Some of the nation’s largest chemical makers and manufacturers on Thursday united as a new coalition to lobby against a wholesale rush to export America’s new natural gas bounty, which they say threatens some $80 billion in planned investments in new U.S. plants and assembly lines.
Dow Chemical Co., Alcoa Inc., Eastman Chemical, Dallas-based Celanese Corp., and others formed the new umbrella group “America’s Energy Advantage” to tout the benefits of limiting natural gas exports just as the Obama administration nears big decisions on the issue.
“The shale gas boom in this country has really brought a competitive advantage to the United States,” said George Biltz, Dow’s vice president of energy and climate change, noting that the industrial sector uses 40 percent of U.S. natural gas. Unfettered exports “would raise prices dramatically, would have a very negative effect on this industry and a massive ripple effect economically.”
The group is casting natural gas as a strategic resource for the United States that is better used to power manufacturing plants and as a component in American-made plastics and chemicals sold across the globe than exported as a raw material.
Jennifer Diggins, director of public affairs for steel producer Nucor, urged caution.
“We need to be smart and take a balanced approach in using our valuable resources,” Diggins said. “We have an opportunity here _ one that should be considered an advantage for our domestic players.”
The Energy Department is weighing applications from more than a dozen companies to sell up to 22.6 billion cubic feet of natural gas per day to countries that don’t have free trade agreements with the United States.
Energy producers argue exports would be good business, broadly benefiting the United States and lifting natural gas prices enough to sustain a domestic drilling boom.
A government-commissioned study issued in December concluded that even unlimited exports would broadly benefit the U.S. with up to $47 billion in new economic activity. But that net positive benefit would come with some casualties, including price increases for companies that are big users of energy produced by burning natural gas or are heavily reliant on the fossil fuel as a building block for producing chemicals, fertilizers and other products.
Sen. Ron Wyden, D-Ore., the incoming chairman of the Senate Energy and Natural Resources Committee, who has been critical of natural gas exports, on Thursday called the report “seriously flawed” and cautioned the Energy Department against relying on it.
The founding members of America’s Energy Advantage are united in opposing unlimited natural gas exports, but haven’t come together on some specific policy questions _ such as whether there’s a sweet spot with just enough exports to sustain domestic production as well as industrial growth.
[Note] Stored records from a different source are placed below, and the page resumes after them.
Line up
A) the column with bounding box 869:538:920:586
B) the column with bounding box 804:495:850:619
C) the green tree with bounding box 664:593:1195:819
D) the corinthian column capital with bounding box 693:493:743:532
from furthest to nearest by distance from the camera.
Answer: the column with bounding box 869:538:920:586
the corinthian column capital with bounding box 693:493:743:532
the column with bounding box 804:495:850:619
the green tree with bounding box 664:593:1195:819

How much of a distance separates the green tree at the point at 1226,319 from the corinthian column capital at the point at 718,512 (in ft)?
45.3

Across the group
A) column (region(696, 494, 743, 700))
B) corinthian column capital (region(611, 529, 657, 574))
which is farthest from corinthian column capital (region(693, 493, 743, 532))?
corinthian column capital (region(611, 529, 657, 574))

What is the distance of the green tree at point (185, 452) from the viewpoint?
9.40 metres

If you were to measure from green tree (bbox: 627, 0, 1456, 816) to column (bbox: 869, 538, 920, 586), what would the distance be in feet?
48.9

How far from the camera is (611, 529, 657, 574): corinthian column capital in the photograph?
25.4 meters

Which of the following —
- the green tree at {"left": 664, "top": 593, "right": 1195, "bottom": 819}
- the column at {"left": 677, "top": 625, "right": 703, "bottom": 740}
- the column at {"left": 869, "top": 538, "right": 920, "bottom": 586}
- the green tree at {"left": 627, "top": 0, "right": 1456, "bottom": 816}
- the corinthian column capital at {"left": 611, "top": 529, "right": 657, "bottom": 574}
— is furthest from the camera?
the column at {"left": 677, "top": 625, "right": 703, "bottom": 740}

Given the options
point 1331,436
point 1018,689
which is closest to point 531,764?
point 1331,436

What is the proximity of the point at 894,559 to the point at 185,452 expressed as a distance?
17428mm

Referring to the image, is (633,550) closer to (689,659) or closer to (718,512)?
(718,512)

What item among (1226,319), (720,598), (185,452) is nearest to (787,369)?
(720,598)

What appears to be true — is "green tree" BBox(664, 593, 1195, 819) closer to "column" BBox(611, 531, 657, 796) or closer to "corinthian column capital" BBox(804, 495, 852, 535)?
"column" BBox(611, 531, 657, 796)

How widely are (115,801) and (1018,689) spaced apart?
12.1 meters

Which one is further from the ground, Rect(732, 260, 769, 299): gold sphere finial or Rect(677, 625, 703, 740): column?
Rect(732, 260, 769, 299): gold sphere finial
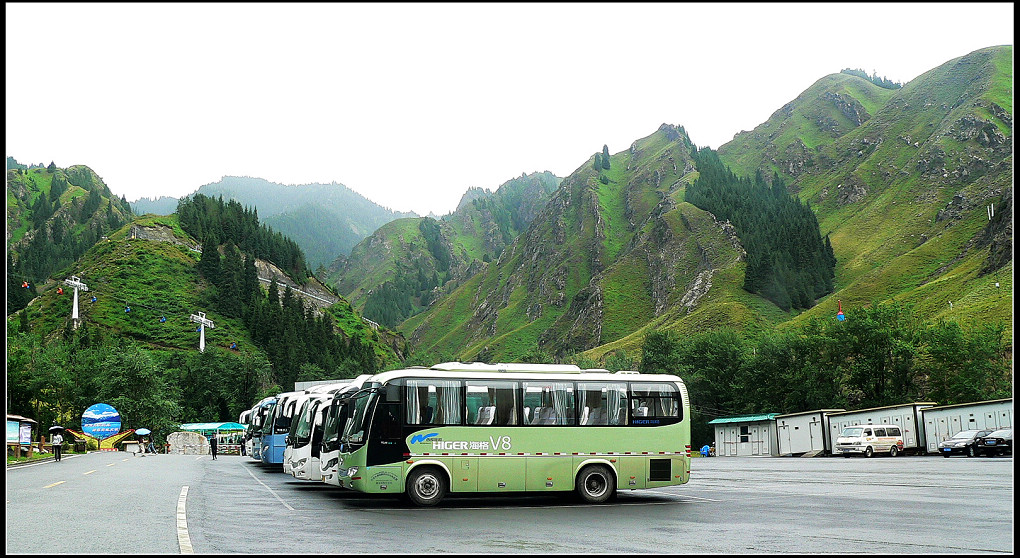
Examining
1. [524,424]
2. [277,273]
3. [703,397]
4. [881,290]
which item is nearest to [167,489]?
[524,424]

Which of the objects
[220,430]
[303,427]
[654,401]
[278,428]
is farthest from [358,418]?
[220,430]

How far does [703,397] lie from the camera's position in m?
97.8

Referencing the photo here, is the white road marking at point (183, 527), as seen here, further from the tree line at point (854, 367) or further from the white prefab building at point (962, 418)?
the tree line at point (854, 367)

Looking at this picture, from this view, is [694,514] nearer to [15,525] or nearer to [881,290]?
[15,525]

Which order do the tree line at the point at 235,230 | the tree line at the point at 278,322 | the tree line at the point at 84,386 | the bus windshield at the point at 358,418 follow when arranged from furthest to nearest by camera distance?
the tree line at the point at 235,230, the tree line at the point at 278,322, the tree line at the point at 84,386, the bus windshield at the point at 358,418

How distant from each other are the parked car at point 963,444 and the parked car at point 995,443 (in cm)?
32

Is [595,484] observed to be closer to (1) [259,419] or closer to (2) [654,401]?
(2) [654,401]

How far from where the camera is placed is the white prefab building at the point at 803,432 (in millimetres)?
59500

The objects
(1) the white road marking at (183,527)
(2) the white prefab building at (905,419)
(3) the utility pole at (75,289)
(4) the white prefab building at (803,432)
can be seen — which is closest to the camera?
(1) the white road marking at (183,527)

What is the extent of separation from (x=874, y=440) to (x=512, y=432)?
39157 mm

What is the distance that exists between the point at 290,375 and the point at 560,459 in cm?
13027

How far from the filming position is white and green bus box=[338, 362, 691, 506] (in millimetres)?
19047

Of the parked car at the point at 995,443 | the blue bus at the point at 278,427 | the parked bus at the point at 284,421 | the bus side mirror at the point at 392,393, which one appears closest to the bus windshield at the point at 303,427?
the parked bus at the point at 284,421

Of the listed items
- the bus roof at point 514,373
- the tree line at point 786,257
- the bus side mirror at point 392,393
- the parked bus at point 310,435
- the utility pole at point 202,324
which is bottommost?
the parked bus at point 310,435
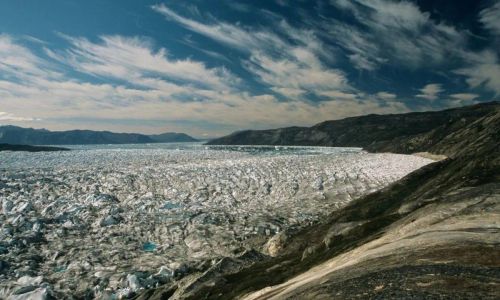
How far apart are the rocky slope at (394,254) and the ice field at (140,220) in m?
1.91

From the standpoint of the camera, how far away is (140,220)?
59.7 feet

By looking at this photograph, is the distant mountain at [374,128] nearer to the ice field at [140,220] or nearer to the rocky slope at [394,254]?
the ice field at [140,220]

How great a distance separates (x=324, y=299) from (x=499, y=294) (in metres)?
2.16

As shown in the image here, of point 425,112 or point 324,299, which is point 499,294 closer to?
point 324,299

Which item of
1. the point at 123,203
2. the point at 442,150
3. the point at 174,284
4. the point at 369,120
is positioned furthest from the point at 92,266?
the point at 369,120

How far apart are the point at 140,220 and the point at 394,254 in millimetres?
13726

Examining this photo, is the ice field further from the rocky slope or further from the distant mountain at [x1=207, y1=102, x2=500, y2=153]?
the distant mountain at [x1=207, y1=102, x2=500, y2=153]

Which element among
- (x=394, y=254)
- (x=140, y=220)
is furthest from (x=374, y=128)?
(x=394, y=254)

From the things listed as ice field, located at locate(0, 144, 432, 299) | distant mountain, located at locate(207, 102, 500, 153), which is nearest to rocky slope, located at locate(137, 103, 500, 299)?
ice field, located at locate(0, 144, 432, 299)

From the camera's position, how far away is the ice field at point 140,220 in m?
12.1

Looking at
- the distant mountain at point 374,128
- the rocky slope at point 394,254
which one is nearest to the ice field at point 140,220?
the rocky slope at point 394,254

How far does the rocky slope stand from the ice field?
191 cm

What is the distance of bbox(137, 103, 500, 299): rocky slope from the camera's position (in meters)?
5.32

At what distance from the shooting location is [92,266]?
500 inches
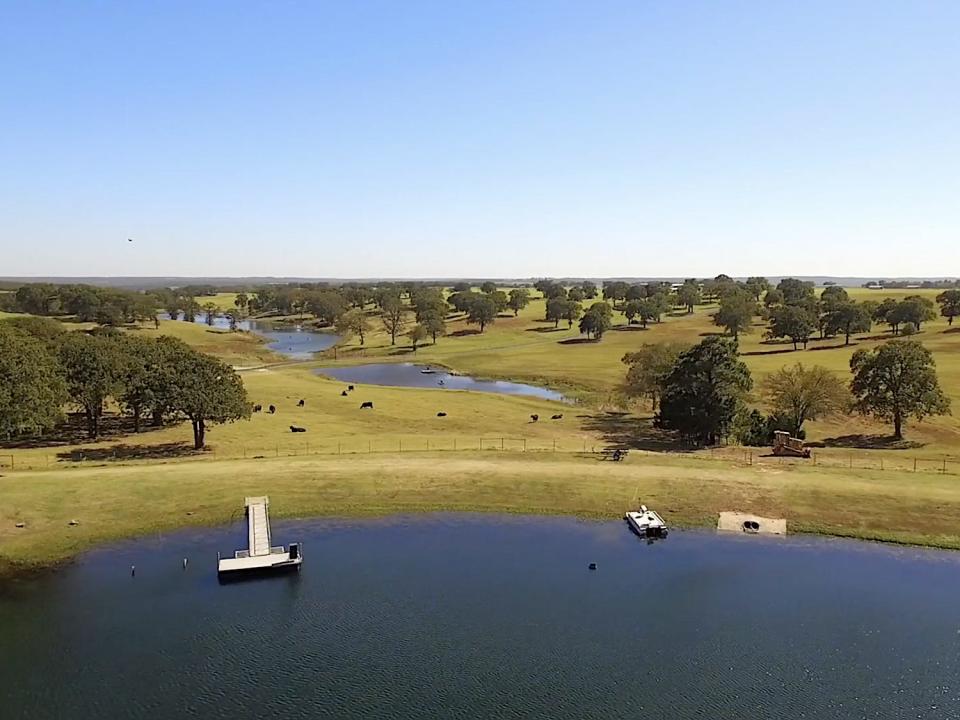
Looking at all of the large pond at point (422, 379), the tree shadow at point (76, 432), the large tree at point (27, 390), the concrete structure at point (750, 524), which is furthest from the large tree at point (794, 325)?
the large tree at point (27, 390)

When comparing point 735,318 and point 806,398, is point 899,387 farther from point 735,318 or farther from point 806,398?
point 735,318

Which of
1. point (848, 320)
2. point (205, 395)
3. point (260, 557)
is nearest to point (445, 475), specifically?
point (260, 557)

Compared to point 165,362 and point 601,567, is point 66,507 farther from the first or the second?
point 601,567

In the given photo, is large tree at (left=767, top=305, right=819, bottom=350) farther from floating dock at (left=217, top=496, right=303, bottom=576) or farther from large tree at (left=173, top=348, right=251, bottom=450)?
floating dock at (left=217, top=496, right=303, bottom=576)

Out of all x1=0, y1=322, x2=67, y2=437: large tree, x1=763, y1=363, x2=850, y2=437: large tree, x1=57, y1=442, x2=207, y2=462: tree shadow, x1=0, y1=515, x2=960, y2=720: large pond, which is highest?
x1=0, y1=322, x2=67, y2=437: large tree

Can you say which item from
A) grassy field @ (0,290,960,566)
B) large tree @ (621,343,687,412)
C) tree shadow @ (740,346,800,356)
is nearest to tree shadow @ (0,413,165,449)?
grassy field @ (0,290,960,566)

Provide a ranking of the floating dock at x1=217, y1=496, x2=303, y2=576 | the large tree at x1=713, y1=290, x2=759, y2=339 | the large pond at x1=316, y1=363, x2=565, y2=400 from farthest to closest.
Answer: the large tree at x1=713, y1=290, x2=759, y2=339 < the large pond at x1=316, y1=363, x2=565, y2=400 < the floating dock at x1=217, y1=496, x2=303, y2=576

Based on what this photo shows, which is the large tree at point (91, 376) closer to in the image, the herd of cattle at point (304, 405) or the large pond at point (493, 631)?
the herd of cattle at point (304, 405)
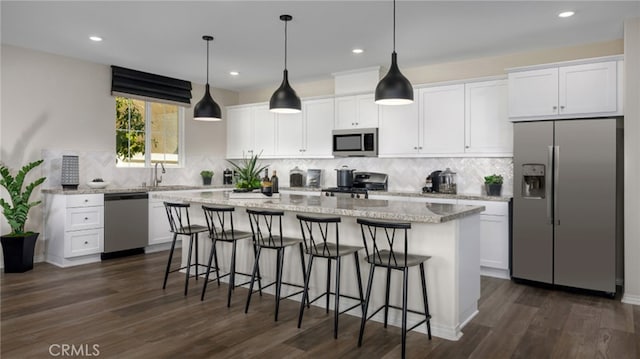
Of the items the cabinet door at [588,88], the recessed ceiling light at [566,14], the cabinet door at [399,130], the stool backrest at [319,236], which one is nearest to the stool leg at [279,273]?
the stool backrest at [319,236]

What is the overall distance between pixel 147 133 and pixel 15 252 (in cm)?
246

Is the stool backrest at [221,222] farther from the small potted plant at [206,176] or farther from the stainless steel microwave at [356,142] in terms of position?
the small potted plant at [206,176]

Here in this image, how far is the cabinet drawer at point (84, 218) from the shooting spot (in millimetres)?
5039

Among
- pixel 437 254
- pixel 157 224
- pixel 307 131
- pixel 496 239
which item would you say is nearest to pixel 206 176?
pixel 157 224

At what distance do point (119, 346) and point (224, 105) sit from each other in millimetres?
5440

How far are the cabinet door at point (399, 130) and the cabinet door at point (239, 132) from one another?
8.53 feet

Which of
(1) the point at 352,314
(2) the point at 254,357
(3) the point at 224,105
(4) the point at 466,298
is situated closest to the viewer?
(2) the point at 254,357

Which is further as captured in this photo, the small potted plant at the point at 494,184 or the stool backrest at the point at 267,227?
the small potted plant at the point at 494,184

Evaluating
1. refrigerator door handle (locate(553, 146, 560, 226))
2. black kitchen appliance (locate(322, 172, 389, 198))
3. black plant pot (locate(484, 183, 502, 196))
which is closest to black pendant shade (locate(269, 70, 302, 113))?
black kitchen appliance (locate(322, 172, 389, 198))

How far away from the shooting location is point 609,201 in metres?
3.97

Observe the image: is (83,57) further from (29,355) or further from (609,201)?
(609,201)

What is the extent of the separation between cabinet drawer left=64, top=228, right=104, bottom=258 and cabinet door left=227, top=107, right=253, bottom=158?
2832 millimetres

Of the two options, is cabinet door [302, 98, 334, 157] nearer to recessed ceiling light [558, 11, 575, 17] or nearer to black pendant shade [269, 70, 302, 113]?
black pendant shade [269, 70, 302, 113]

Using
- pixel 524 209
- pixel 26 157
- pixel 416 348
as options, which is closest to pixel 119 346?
pixel 416 348
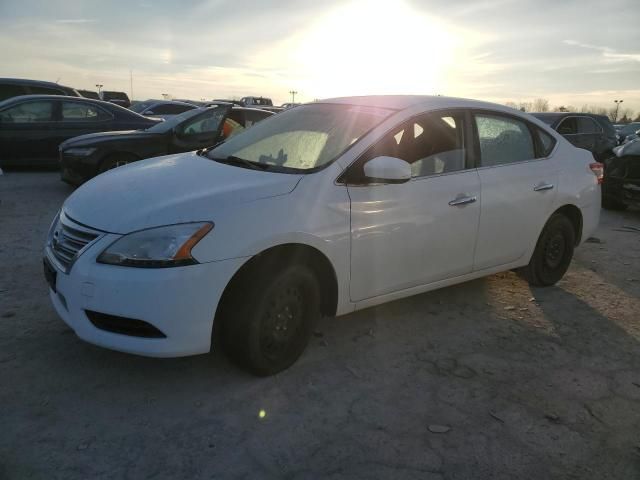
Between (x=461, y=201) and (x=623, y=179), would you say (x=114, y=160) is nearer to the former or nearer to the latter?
(x=461, y=201)

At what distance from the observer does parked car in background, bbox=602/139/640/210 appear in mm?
8273

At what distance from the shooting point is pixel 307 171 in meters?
3.20

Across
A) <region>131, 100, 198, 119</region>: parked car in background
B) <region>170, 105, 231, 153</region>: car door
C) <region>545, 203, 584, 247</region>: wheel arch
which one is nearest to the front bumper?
<region>545, 203, 584, 247</region>: wheel arch

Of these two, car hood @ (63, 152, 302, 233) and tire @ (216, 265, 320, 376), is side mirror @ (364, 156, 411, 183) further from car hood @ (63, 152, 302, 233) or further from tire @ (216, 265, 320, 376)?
tire @ (216, 265, 320, 376)

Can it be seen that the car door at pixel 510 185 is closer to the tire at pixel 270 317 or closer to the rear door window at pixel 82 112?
the tire at pixel 270 317

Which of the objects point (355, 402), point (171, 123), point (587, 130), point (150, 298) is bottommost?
point (355, 402)

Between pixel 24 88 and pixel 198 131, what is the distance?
5.52 m

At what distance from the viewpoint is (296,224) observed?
2.93 m

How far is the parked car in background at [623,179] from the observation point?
27.1 feet

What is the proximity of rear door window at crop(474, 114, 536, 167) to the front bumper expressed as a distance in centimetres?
223

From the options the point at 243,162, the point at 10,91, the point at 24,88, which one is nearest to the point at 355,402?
the point at 243,162

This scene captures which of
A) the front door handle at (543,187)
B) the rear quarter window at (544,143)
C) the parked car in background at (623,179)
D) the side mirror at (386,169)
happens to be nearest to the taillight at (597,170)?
the rear quarter window at (544,143)

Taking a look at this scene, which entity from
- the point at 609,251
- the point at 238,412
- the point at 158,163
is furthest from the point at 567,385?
the point at 609,251

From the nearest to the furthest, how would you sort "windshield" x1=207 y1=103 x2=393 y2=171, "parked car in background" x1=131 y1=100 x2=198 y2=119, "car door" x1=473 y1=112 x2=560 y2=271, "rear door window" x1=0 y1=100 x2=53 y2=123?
"windshield" x1=207 y1=103 x2=393 y2=171
"car door" x1=473 y1=112 x2=560 y2=271
"rear door window" x1=0 y1=100 x2=53 y2=123
"parked car in background" x1=131 y1=100 x2=198 y2=119
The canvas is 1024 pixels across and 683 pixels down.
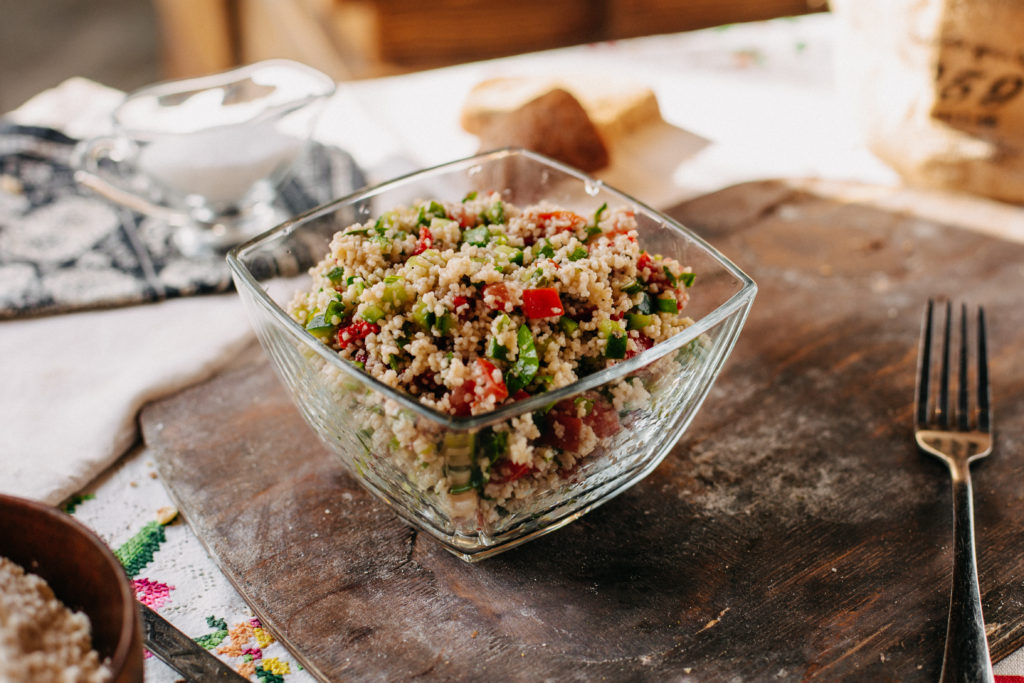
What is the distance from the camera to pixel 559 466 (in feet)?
3.01

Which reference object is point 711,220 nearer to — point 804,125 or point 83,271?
point 804,125

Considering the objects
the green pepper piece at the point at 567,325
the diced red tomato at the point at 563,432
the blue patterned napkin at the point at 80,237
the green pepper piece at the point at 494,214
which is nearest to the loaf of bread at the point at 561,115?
the blue patterned napkin at the point at 80,237

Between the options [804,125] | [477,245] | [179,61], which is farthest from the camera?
[179,61]

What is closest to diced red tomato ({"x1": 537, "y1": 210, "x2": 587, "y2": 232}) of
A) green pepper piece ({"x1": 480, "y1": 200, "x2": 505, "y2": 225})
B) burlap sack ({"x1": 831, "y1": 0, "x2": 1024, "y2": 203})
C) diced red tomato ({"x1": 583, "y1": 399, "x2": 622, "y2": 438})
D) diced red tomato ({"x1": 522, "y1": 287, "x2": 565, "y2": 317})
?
green pepper piece ({"x1": 480, "y1": 200, "x2": 505, "y2": 225})

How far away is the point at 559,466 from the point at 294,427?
0.48 metres

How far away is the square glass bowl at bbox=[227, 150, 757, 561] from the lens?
832 mm

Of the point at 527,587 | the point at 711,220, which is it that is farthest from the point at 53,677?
the point at 711,220

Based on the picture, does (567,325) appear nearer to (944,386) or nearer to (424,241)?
(424,241)

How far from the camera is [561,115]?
5.81ft

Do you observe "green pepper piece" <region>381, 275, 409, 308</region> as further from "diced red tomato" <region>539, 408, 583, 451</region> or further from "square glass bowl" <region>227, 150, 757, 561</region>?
"diced red tomato" <region>539, 408, 583, 451</region>

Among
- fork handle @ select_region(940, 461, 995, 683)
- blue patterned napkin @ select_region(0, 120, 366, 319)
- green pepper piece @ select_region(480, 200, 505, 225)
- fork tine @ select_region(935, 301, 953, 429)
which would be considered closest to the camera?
fork handle @ select_region(940, 461, 995, 683)

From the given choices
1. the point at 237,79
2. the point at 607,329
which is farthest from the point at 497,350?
the point at 237,79

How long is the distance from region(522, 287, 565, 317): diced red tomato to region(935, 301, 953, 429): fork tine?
2.15 ft

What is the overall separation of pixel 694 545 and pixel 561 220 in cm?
44
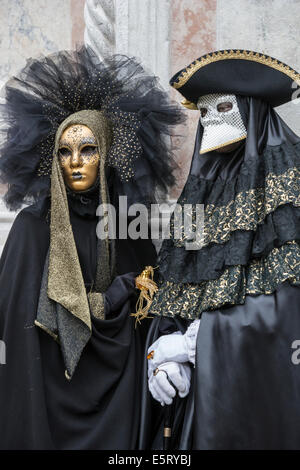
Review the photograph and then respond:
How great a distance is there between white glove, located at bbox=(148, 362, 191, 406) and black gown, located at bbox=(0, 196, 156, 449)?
136mm

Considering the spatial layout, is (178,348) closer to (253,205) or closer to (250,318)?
(250,318)

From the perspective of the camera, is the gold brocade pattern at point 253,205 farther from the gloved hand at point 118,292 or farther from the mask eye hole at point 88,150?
the mask eye hole at point 88,150

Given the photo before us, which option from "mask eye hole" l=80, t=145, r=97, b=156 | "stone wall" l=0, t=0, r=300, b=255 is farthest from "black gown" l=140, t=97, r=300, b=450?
"stone wall" l=0, t=0, r=300, b=255

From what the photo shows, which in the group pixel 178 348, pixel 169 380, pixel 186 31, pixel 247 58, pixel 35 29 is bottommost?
pixel 169 380

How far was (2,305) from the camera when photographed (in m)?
2.56

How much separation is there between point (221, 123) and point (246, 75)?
0.23 metres

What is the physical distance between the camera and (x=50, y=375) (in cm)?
257

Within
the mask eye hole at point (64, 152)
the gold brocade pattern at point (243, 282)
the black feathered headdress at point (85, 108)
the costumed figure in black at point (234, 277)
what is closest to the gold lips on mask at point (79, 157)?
the mask eye hole at point (64, 152)

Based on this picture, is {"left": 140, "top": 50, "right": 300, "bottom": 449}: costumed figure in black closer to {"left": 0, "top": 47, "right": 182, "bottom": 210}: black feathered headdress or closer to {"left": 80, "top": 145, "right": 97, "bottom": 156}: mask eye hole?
{"left": 0, "top": 47, "right": 182, "bottom": 210}: black feathered headdress

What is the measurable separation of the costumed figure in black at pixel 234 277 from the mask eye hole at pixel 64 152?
53cm

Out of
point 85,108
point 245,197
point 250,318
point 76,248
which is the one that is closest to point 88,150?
point 85,108

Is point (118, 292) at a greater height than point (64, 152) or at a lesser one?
lesser

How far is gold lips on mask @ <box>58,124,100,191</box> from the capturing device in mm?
2781

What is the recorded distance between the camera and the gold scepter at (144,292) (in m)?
2.76
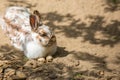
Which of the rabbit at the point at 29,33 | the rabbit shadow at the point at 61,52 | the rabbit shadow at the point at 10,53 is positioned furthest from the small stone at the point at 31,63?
the rabbit shadow at the point at 61,52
Dow’s Biltz said he believed 5 billion cubic feet a day in total exports by 2025 could be tolerated. But another coalition member, America’s Public Gas Association, which represents publicly owned gas systems, opposes all exports.
A poll commissioned by the coalition found that most _ 80 percent _ surveyed American voters believe companies should not be allowed to export natural gas without restrictions. The survey of 1,000 registered voters, conducted by MWR Strategies, also found that even among those who support exports, 52 percent support some limits on those foreign sales.
It’s not clear how the Energy Department might approve some applications while cutting off others, although analysts widely believe the agency will consider pending license requests on a first-come, first-served basis.
Current law presumes that exports of natural gas are in the public interest, so rejecting them requires a demonstration that the foreign sales would harm the public. The Energy Department could conclude some exports are in the public interest initially, and deny future licenses on the grounds that at a certain point, those exports would harm the U.S.
The energy industry hit back against the coalition’s pitch on Thursday.
American Petroleum Institute President Jack Gerard called the push a “short-sighted” campaign “by a few industrial users to restrict exports in an apparent attempt to control prices.”
“America’s newfound abundance of natural gas resources is a boon to all domestic manufacturing through lower energy costs, lower costs on raw materials and reduced heating bills,” he said. “Restricting exports of energy as a ‘strategic resource’ makes no more sense than unnecessarily restricting the export of chemicals, agriculture products or cars.”
Bill Cooper, president of the Center for Liquefied Natural Gas, insisted that exports would help sustain economic growth nationwide by stimulating domestic energy production.
“America’s new-found natural gas supplies are so abundant that we can meet our needs here at home and enhance America’s competitiveness in the global marketplace by selling some to our trading partners at the same time,” Cooper said.